Death on a Freeway

The way I learned as a pediatric resident was by doing.

One night, during a neonatal rotation at the county maternity hospital, my call partner and I were paged for a “Code Blue” in the pediatric treatment room. I arrived after my partner. She looked at me over the nurse’s head and shook her head. No hope.

The boy had blood coming out of one ear. He wore an oxygen mask. The nurses were attempting IV access.

The boy’s parents were at the door, watching.

“What happened?” I asked. My partner said the boy had fallen out of a van on the freeway. The father had pulled over, run back, picked him up, and brought him to the hospital.

This explained the abrasions on his face and arms and the blood coming from his ear.

My partner mouthed silently, “He’s dead.”

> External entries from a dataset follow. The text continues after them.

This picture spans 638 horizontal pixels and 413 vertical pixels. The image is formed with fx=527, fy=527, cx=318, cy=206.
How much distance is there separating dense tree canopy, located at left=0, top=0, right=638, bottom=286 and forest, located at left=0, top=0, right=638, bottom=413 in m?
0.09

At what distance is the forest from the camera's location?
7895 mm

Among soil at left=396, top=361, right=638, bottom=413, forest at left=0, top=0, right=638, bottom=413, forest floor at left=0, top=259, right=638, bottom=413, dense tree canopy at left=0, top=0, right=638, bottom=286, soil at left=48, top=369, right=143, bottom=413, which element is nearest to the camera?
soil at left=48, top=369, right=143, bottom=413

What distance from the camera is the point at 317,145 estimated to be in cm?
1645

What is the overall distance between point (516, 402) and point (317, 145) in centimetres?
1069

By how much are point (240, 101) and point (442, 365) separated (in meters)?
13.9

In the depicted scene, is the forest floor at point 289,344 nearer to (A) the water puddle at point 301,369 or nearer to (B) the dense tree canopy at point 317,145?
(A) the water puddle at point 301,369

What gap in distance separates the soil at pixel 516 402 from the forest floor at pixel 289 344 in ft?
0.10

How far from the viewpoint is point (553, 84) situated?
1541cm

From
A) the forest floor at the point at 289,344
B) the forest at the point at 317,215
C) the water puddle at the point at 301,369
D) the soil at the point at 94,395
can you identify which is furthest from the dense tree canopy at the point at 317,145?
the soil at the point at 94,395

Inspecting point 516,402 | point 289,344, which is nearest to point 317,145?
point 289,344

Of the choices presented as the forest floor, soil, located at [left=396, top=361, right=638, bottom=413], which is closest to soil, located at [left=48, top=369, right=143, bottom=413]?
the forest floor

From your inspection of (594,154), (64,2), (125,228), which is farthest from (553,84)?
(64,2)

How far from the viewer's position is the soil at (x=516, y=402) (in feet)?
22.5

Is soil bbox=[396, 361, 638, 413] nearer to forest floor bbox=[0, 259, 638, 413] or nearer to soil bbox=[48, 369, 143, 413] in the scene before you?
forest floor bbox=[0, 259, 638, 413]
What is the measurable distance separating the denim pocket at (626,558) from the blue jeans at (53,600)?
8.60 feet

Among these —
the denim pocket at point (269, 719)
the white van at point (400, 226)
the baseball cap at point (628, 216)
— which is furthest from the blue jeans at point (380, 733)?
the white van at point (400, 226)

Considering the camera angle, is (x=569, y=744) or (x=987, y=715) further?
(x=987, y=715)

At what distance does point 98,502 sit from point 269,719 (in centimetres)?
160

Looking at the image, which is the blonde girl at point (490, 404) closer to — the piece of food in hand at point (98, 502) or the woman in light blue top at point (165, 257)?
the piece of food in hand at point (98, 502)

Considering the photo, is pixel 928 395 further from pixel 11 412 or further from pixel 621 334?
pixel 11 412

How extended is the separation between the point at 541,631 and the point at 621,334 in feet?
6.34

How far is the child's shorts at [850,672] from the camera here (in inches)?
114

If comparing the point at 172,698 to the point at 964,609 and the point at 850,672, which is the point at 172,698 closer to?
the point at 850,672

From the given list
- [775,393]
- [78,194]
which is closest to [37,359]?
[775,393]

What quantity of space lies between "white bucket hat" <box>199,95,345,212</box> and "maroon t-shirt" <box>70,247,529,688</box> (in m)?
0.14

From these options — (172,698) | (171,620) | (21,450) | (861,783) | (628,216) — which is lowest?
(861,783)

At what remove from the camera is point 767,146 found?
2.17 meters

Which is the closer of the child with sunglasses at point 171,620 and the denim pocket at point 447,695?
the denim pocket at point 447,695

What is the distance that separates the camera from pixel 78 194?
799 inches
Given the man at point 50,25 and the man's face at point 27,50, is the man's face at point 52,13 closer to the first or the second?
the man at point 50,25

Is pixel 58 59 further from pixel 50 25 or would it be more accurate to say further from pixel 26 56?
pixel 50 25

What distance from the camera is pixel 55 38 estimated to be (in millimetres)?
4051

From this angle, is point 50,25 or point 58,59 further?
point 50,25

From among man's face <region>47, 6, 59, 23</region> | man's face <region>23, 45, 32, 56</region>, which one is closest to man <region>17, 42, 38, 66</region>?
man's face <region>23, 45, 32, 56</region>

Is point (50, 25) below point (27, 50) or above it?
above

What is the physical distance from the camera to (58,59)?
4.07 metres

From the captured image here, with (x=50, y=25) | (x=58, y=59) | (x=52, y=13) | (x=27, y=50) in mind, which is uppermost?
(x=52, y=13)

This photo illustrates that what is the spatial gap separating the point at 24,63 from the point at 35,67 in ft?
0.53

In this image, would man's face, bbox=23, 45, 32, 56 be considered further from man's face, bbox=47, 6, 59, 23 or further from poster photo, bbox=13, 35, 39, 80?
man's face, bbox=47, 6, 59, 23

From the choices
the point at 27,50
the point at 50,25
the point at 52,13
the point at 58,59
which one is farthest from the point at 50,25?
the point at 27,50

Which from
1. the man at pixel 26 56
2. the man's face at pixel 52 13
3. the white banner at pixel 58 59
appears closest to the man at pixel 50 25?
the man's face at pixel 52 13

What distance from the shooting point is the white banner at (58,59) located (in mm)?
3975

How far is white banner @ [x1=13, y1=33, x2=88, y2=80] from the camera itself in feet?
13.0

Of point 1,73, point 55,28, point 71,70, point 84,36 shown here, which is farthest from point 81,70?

I checked for a carotid pulse, listened for heart sounds, observed no chest movement. Then I saw blood coming from his other ear.

The nurses wanted to start chest compressions.

I said, “Please stop. The boy is dead. The time of death is 12:35 a.m.”

Then I asked the senior nurse to call the hospital chaplain and to find a sheet to cover the boy.

The parents were angry.

My call partner and I looked into the parents’ eyes. Together, we said, “There is no hope,” or words to that effect.

Once the chaplain arrived, we found a room into which we all fit. We talked through those first moments of grief. The chaplain prayed with the parents, wishing that angels would sing their son to his rest. Then my partner and I realized we were needed elsewhere. She excused herself; I stayed until a family member arrived to escort the parents out of the hospital.

A few days later, a sheriff’s deputy asked me to sign the death certificate.